Providers of digital fund management services may qualify for licenses even if they do not meet existing criteria, according to new guidance form the Monetary Authority of Singapore (MAS). The guidance also allows for exemptions from some information collection obligations.

Last week, MAS issued new guidelines on digital advisory services. The newly released guidelines on digital advisory services, also known as robo-advisers, aim to facilitate the provision of such services in Singapore.

MAS said the new guidelines will improve clarity on how existing rules apply in the context of digital advisory services.

Under the guidelines digital advisors offering fund management services to retail investors may be eligible for licensing even if they do not meet the Securities and Futures Act (SFA) corporate track record requirements, provided they meet other specified safeguards, such as a board or senior management member with relevant experience in fund management and technology, or if they offer only portfolios with noncomplex collective investment schemes.

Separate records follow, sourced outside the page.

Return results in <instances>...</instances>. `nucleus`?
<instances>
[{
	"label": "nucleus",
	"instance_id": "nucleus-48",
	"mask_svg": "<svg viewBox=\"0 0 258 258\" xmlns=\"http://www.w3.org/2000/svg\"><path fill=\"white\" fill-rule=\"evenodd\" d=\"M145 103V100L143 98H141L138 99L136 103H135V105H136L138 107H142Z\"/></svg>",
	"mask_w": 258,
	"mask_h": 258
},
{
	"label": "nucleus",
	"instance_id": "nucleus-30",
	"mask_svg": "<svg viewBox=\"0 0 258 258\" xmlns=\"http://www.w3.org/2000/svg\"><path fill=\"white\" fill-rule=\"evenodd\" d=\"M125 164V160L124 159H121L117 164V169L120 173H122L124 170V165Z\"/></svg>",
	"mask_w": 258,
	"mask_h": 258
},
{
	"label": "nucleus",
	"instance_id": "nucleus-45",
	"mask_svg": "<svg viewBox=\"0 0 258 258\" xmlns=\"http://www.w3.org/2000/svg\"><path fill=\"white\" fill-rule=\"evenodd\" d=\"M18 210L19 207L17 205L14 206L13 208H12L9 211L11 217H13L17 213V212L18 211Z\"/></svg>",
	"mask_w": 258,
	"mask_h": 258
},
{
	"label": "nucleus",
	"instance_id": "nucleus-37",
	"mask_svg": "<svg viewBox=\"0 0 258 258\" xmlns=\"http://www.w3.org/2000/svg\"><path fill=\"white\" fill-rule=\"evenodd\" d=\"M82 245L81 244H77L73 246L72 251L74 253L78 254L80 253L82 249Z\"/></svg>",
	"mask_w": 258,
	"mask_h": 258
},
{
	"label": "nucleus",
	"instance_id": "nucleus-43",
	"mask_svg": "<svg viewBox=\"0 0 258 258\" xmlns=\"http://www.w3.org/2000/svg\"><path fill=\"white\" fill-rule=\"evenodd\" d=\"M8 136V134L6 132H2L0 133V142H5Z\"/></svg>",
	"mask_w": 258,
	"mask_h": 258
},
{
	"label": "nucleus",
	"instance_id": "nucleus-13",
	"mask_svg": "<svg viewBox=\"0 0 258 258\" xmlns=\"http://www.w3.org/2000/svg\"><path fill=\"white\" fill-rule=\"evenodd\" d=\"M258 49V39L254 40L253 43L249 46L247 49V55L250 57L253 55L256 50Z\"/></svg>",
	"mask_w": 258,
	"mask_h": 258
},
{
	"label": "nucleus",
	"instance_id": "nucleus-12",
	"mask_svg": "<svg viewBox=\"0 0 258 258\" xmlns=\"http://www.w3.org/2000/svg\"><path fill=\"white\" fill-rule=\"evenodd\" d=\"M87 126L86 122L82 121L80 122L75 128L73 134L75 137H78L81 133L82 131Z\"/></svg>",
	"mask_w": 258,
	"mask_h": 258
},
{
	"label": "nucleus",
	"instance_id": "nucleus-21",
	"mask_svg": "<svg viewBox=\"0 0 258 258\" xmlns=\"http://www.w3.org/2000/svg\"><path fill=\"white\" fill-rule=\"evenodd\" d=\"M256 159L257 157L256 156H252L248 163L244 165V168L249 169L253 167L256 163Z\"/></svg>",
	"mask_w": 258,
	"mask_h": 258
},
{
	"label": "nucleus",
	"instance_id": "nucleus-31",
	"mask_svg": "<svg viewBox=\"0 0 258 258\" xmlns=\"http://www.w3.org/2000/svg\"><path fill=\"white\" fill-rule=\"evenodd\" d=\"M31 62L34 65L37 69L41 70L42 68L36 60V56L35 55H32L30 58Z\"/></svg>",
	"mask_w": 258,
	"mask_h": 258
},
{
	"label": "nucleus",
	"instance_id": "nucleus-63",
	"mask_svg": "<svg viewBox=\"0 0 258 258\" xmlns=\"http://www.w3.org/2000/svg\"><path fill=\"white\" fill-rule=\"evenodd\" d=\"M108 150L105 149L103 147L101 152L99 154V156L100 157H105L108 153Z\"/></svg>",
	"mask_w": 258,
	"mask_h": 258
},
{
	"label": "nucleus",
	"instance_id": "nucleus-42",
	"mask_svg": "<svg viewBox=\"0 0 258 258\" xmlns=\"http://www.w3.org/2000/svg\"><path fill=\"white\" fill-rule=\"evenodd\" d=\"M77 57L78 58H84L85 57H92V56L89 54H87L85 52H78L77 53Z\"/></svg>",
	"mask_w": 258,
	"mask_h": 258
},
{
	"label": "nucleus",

The new rules say that digital advisors may be exempted from collecting the full suite of information on the financial circumstances of a client that the Financial Advisers Act (FAA) would otherwise require, such as income and financial commitments, if they put measures in place to identify and turn down potential investors who are unsuitable for the investment products being offered.

Digital advisers will be able to pass their clients’ trade orders to brokerage firms for execution without having to apply for another capital markets service licence to act as a financial advisers under the SFA, under the guidelines.

MAS has also introduced the Payment Services Bill, which is expected to pass in 2019 to provide a framework for a growing number of fintech companies in Singapore. While cyber security and anti-money laundering standards remain concerns of the MAS, under the Payment Services Bill the applicable rules governing individual fintech firms may differ depending on the scale of their operations.

The bill will require mobile wallet operators to ring-fence e-wallet funds, and these operators will not be allowed to make loans from the deposits made by users. Those with an average daily e-money float of more than S$5 million would also have to secure those funds in full. The intent of such regulations is to prevent fintech firms with large deposits from acting as unregulated shadow banks.